Ever since that day Andy and I were inseperable. Before I knew it I had my act together and I was top five percent of my class
all over again. But it's like they say,good times never last. On the day of graduation I went out to buy Andy her gift,another
boxer puppy,a girl from the petstore. As I walked out of the store I saw about five cop cars and an ambulance roll down the road
in front of me. I shrugged it off and got into my GTO,putting a ribbion on the pup. However I started to get nervous as it seem-
ed that I was following the cops.
You can just imagine the total terror and shock that I felt when I pulled onto my street and saw the car of the drug dealer that
I had testified against parked on the curb of Andy's house,the cops shouting orders and such as they pinned the guy down to the
floor and cuffed him.
"I need to get inside!" I yelled at them totally forgetting everything else as the paramedics rolled out a gurney...with a wide
eyed,dead Andy. I think I passed out because the next thing I knew I was waking up in the hospital.

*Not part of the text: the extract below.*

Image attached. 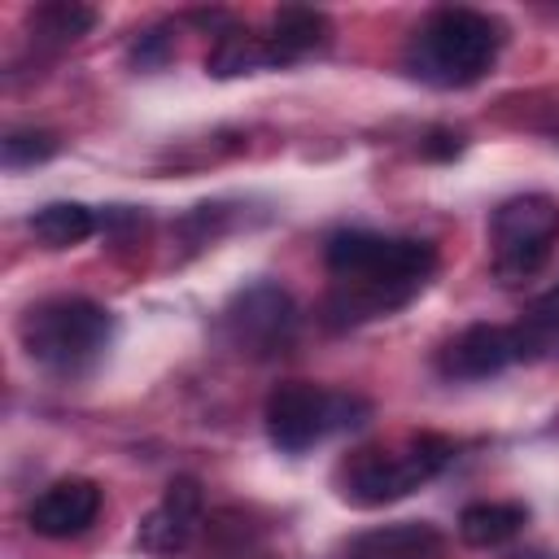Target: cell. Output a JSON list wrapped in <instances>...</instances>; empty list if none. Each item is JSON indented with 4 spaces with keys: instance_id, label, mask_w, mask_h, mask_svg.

Days later I found out that Andy was indeed killed by the dealer who had managed to escape from prison three cities over. Andy's
parents knew about us and they were devasted and they blamed me for her death...I didn't try to fight back because I blamed myself for her death as well......
I guess that's why I feel for her. I know what it feels like to have people look down on you like you're the worst thing to ever walk the earth. I know what the guilt feels like and I know what it can do to your soul...I know because I still feel it.
I guess I love Faith because I know what she feels...Do I love her?...I guess we'll find out.